Task brief - Copy out, exactly as given, every line from the line with "In terms of vertical" to the end of the listing, both of those lines included.

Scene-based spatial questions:
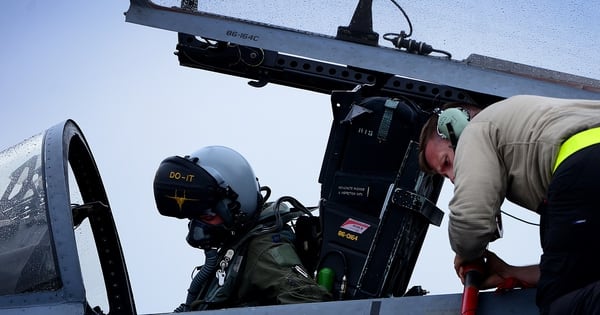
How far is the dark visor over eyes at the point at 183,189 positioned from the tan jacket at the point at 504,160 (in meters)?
1.47

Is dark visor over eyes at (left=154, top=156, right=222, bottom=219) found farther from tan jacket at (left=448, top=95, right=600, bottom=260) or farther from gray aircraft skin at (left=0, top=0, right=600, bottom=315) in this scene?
tan jacket at (left=448, top=95, right=600, bottom=260)

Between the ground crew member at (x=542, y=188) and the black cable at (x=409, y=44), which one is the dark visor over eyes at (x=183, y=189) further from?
the ground crew member at (x=542, y=188)

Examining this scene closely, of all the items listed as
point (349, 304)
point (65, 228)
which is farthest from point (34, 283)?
point (349, 304)

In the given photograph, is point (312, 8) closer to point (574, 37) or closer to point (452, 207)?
point (574, 37)

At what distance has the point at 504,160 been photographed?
3.12 m

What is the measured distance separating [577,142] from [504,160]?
9.9 inches

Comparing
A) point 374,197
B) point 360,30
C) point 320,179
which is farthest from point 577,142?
point 360,30

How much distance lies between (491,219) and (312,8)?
1.90 metres

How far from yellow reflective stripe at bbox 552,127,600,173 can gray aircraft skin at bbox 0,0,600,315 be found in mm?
470

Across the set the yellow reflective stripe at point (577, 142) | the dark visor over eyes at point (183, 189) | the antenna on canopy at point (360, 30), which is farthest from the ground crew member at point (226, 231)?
the yellow reflective stripe at point (577, 142)

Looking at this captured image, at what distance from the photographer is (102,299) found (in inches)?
162

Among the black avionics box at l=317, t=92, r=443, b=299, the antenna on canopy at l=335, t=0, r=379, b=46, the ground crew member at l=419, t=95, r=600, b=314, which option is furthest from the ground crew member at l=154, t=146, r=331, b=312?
the ground crew member at l=419, t=95, r=600, b=314

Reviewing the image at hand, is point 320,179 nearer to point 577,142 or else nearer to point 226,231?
point 226,231

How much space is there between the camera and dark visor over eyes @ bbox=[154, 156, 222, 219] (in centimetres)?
431
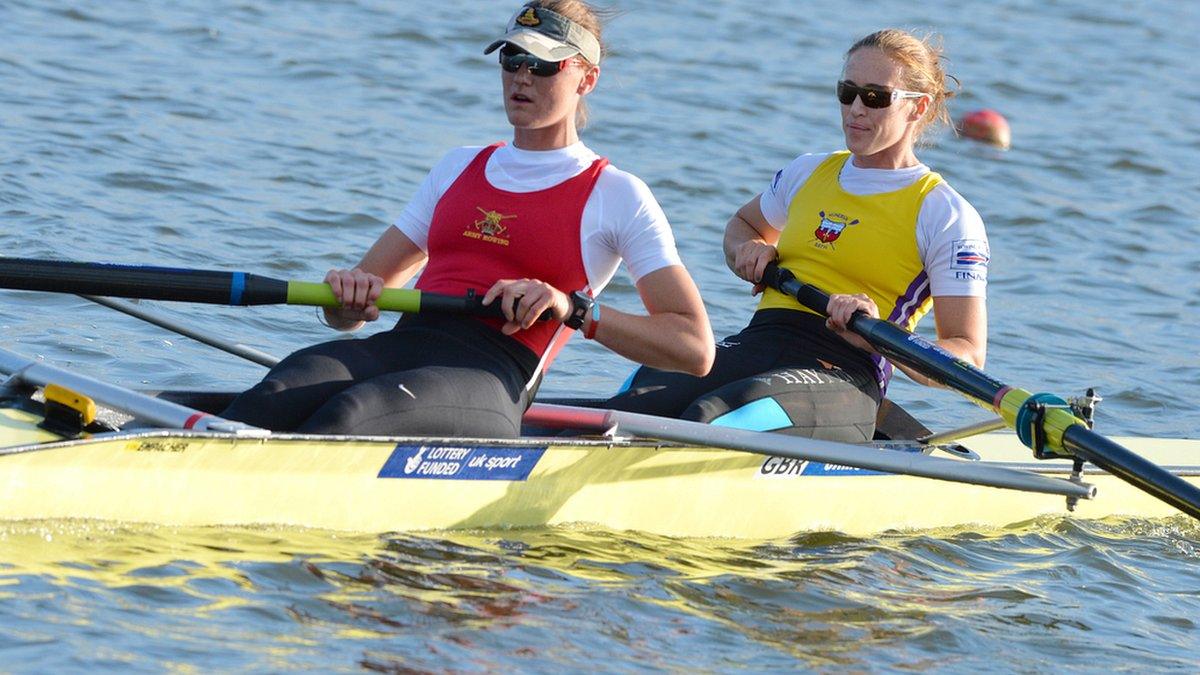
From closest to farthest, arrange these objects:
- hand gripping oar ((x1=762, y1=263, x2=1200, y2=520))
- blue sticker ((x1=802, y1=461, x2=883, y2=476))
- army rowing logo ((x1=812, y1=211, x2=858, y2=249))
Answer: hand gripping oar ((x1=762, y1=263, x2=1200, y2=520)) → blue sticker ((x1=802, y1=461, x2=883, y2=476)) → army rowing logo ((x1=812, y1=211, x2=858, y2=249))

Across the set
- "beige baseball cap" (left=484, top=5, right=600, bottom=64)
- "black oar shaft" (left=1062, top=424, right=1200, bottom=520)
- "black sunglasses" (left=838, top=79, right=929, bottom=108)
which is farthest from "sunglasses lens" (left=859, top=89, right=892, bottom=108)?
"black oar shaft" (left=1062, top=424, right=1200, bottom=520)

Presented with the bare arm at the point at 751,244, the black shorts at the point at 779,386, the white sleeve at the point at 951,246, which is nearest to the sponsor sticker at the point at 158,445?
the black shorts at the point at 779,386

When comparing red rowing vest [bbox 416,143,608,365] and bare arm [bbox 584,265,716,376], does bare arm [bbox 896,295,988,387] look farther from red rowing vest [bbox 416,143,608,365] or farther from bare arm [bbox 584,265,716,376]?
red rowing vest [bbox 416,143,608,365]

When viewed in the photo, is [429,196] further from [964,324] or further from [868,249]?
[964,324]

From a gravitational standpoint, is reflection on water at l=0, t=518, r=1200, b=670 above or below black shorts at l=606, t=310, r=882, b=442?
below

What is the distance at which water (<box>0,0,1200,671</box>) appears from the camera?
13.8 feet

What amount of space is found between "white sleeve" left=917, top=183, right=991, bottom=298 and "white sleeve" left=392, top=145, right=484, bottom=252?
1450 millimetres

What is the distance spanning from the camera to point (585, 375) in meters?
7.25

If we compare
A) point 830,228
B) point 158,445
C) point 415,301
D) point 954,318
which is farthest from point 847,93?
point 158,445

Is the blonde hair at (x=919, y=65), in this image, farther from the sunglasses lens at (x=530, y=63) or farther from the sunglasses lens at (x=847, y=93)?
the sunglasses lens at (x=530, y=63)

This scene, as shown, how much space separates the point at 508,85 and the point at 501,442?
0.96 metres

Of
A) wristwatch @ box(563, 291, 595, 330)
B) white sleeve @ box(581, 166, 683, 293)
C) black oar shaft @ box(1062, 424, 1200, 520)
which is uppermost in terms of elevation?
white sleeve @ box(581, 166, 683, 293)

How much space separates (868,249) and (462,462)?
1.62 meters

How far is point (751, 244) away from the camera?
5.80 metres
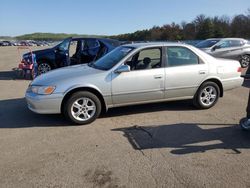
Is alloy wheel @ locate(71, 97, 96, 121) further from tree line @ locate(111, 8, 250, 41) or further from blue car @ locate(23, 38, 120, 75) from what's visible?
tree line @ locate(111, 8, 250, 41)

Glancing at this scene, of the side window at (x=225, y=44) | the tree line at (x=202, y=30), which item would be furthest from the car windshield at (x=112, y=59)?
the tree line at (x=202, y=30)

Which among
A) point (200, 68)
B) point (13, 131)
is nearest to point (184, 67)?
point (200, 68)

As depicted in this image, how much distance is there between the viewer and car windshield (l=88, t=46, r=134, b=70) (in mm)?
6125

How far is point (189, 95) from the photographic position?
21.5ft

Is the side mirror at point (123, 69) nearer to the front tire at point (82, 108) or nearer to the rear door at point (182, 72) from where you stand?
the front tire at point (82, 108)

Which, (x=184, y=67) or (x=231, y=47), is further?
(x=231, y=47)

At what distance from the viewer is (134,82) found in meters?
5.98

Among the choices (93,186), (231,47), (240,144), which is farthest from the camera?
(231,47)

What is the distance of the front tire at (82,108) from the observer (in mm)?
5648

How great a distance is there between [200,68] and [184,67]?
395mm

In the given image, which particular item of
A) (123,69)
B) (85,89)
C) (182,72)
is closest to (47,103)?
(85,89)

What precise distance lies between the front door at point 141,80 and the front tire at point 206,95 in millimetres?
914

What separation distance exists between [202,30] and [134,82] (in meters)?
65.7

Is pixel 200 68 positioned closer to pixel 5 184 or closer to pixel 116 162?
pixel 116 162
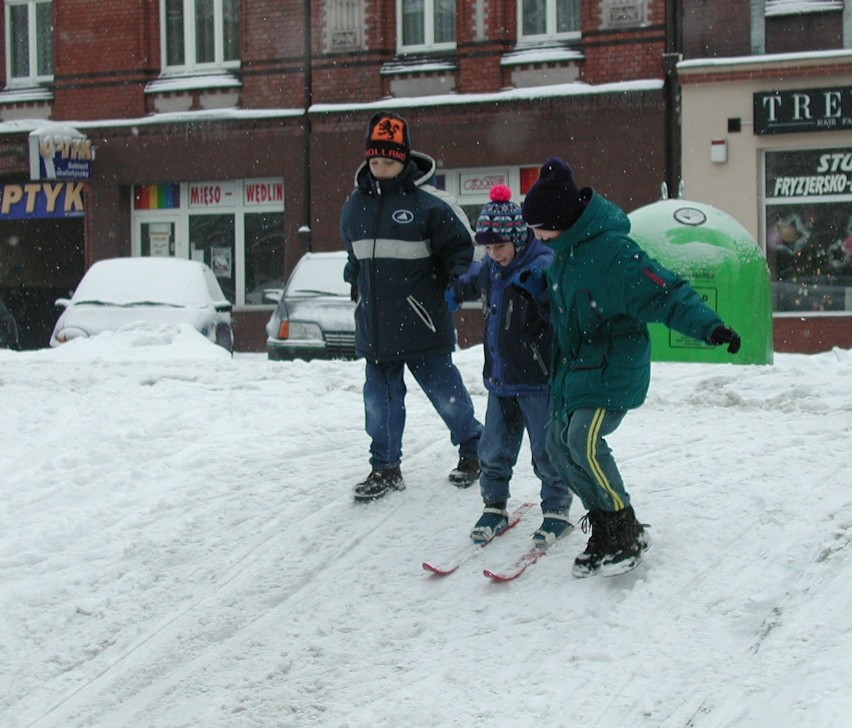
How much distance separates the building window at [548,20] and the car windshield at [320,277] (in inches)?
276

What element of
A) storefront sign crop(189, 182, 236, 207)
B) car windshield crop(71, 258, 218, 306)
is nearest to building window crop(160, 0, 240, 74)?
storefront sign crop(189, 182, 236, 207)

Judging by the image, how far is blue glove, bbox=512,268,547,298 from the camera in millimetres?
5121

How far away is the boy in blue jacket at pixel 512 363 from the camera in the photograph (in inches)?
207

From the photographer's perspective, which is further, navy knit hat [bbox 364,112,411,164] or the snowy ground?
navy knit hat [bbox 364,112,411,164]

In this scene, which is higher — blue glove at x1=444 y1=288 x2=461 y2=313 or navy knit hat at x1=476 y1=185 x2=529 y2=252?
navy knit hat at x1=476 y1=185 x2=529 y2=252

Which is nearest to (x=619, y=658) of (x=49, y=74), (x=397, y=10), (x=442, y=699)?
(x=442, y=699)

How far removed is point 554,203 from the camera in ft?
15.2

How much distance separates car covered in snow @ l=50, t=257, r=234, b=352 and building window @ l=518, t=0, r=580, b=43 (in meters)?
7.72

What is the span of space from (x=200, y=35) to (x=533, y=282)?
18.4 m

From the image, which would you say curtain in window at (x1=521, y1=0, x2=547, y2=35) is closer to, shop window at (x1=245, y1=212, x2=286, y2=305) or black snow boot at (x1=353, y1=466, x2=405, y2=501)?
shop window at (x1=245, y1=212, x2=286, y2=305)

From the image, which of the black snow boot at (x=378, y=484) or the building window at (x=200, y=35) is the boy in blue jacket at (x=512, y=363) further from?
the building window at (x=200, y=35)

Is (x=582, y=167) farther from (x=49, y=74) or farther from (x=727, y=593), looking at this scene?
Result: (x=727, y=593)

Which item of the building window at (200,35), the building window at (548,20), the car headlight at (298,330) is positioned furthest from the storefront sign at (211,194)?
the car headlight at (298,330)

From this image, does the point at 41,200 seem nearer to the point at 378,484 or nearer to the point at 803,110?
the point at 803,110
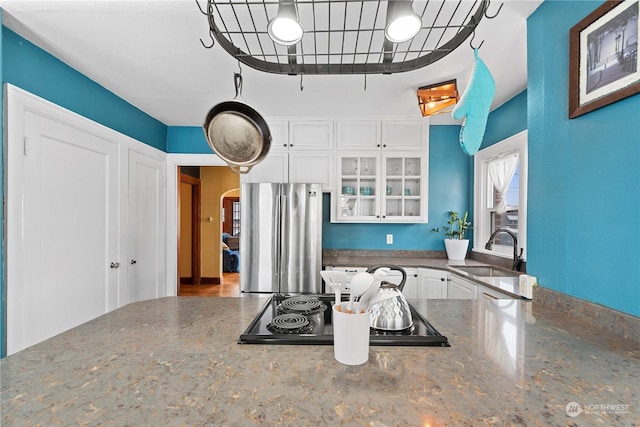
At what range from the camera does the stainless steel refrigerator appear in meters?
2.79

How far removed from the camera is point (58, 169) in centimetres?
198

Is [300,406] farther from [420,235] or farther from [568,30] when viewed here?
[420,235]

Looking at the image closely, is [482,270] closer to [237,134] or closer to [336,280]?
[336,280]

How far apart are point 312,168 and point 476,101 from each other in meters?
2.07

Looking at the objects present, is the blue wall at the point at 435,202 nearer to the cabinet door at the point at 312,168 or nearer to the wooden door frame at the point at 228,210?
the cabinet door at the point at 312,168

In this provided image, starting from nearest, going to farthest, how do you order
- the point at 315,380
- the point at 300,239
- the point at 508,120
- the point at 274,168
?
the point at 315,380 < the point at 508,120 < the point at 300,239 < the point at 274,168

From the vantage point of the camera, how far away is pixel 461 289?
95.3 inches

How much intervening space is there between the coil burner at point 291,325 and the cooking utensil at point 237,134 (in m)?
0.79

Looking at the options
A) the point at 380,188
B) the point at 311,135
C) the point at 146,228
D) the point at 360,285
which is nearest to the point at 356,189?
the point at 380,188

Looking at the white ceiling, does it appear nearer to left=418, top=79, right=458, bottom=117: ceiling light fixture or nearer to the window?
left=418, top=79, right=458, bottom=117: ceiling light fixture

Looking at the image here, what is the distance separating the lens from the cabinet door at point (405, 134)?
10.3ft

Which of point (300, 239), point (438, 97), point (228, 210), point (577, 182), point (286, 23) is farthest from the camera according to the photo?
point (228, 210)

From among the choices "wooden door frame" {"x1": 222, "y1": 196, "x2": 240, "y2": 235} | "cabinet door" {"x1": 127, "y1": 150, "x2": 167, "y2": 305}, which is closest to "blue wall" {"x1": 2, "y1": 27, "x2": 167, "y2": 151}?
"cabinet door" {"x1": 127, "y1": 150, "x2": 167, "y2": 305}

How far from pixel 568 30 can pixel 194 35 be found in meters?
1.88
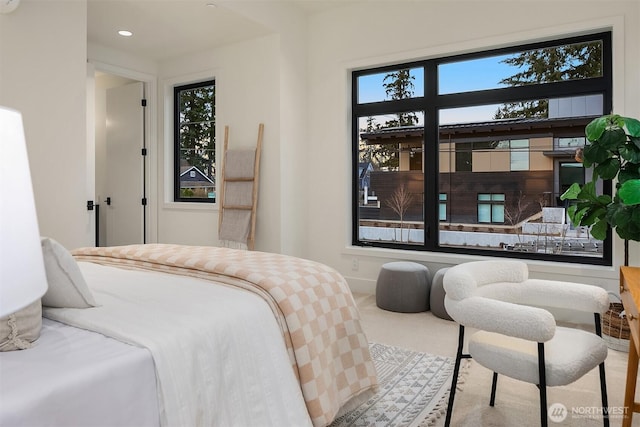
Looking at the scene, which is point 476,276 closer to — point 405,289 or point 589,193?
point 589,193

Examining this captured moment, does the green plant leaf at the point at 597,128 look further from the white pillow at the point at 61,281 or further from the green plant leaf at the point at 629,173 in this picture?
the white pillow at the point at 61,281

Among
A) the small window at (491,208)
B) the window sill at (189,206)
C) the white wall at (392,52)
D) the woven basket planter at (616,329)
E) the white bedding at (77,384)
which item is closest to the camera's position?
the white bedding at (77,384)

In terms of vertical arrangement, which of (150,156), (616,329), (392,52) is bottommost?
(616,329)

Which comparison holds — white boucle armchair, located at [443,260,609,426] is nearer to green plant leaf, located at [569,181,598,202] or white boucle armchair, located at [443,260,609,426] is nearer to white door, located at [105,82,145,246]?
green plant leaf, located at [569,181,598,202]

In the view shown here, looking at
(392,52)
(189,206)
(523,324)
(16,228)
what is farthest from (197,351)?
(189,206)

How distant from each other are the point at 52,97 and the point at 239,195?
195 cm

Reply -
In terms of vertical arrangement, which of (150,156), (616,329), (392,52) is bottommost?
(616,329)

Which comparison holds — white boucle armchair, located at [443,260,609,426] is nearer to green plant leaf, located at [569,181,598,202] or white boucle armchair, located at [443,260,609,426] is nearer to white door, located at [105,82,145,246]?
green plant leaf, located at [569,181,598,202]

In the view shown here, looking at
(392,52)
(189,206)
(523,324)
(16,228)
what is farthest from (197,351)?
(189,206)

How distant from each other are the point at 52,97 and the point at 239,195?
195 cm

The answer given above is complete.